- [Dataset records]:
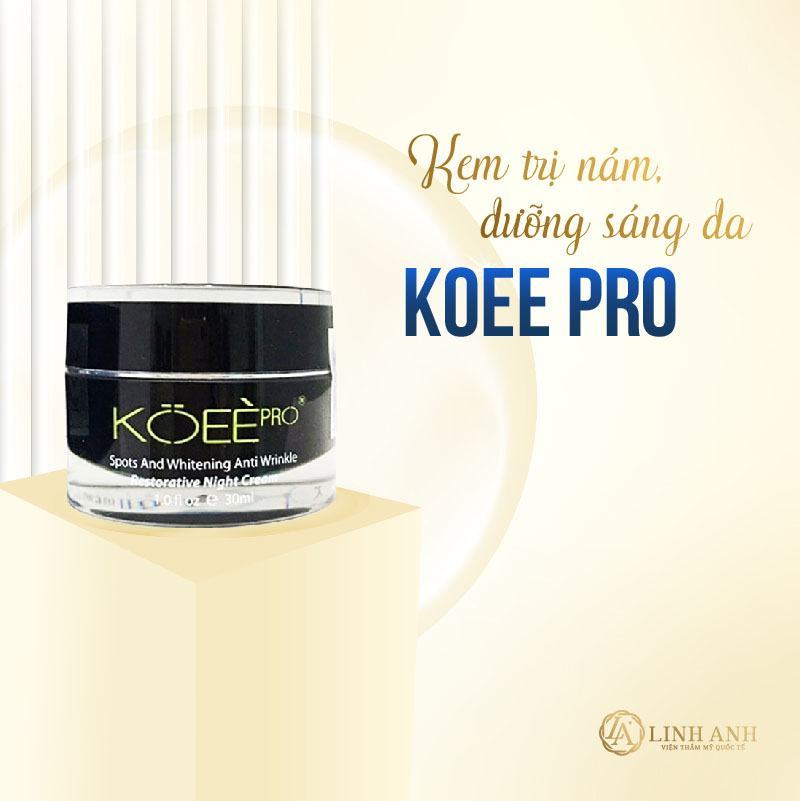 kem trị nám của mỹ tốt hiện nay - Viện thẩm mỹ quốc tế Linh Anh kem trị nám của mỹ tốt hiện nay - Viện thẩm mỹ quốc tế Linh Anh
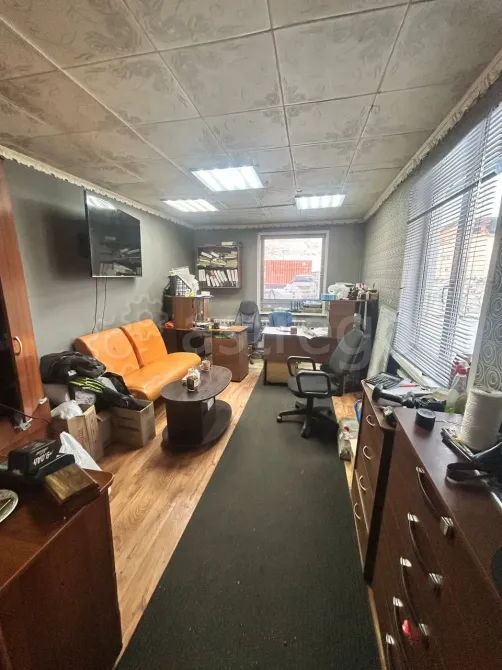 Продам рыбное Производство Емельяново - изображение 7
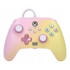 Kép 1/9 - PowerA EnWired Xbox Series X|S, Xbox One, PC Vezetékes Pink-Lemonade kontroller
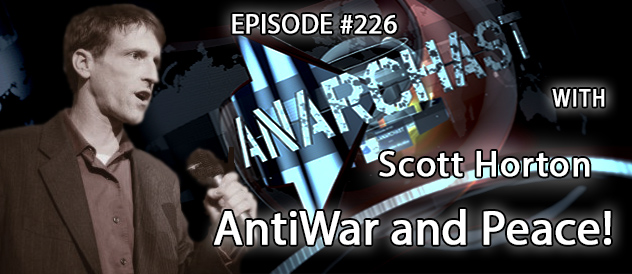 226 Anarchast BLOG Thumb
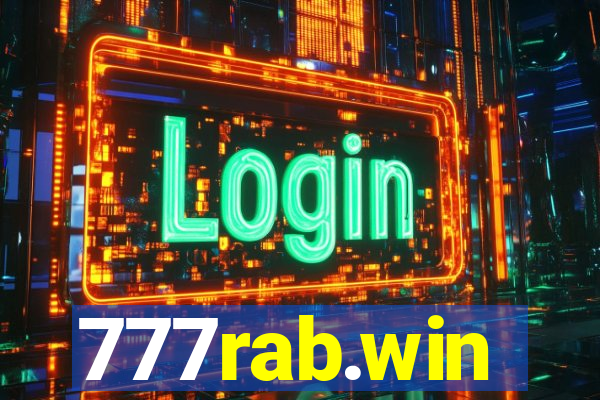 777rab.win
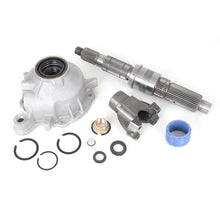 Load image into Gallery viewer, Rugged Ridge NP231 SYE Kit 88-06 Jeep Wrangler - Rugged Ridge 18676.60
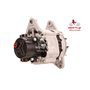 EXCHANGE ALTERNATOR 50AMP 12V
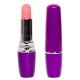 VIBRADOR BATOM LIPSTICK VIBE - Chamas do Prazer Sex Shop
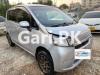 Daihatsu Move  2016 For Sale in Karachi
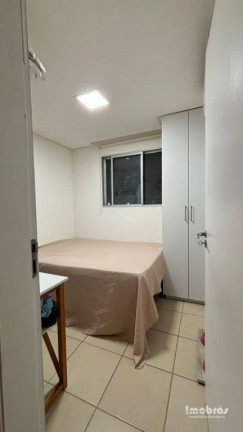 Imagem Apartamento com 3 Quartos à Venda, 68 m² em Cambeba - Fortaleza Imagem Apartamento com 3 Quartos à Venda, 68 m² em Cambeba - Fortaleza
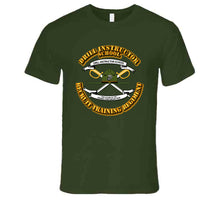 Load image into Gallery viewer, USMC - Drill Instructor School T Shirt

- [Task details]:
Reproduce the material above with "Load image into Gallery viewer" renamed to "Open image in gallery" wherever it occurs, changing nothing else. Leave out the pictures.

- [Response area]:
 kem trị nám của mỹ tốt hiện nay - Viện thẩm mỹ quốc tế Linh Anh kem trị nám của mỹ tốt hiện nay - Viện thẩm mỹ quốc tế Linh Anh
 Продам рыбное Производство Емельяново - изображение 7
 Kép 1/9 - PowerA EnWired Xbox Series X|S, Xbox One, PC Vezetékes Pink-Lemonade kontroller
 226 Anarchast BLOG Thumb
 777rab.win
 Open image in gallery, Rugged Ridge NP231 SYE Kit 88-06 Jeep Wrangler - Rugged Ridge 18676.60
 EXCHANGE ALTERNATOR 50AMP 12V
 VIBRADOR BATOM LIPSTICK VIBE - Chamas do Prazer Sex Shop
 Daihatsu Move  2016 For Sale in Karachi
 Imagem Apartamento com 3 Quartos à Venda, 68 m² em Cambeba - Fortaleza Imagem Apartamento com 3 Quartos à Venda, 68 m² em Cambeba - Fortaleza
 Open image in gallery, USMC - Drill Instructor School T Shirt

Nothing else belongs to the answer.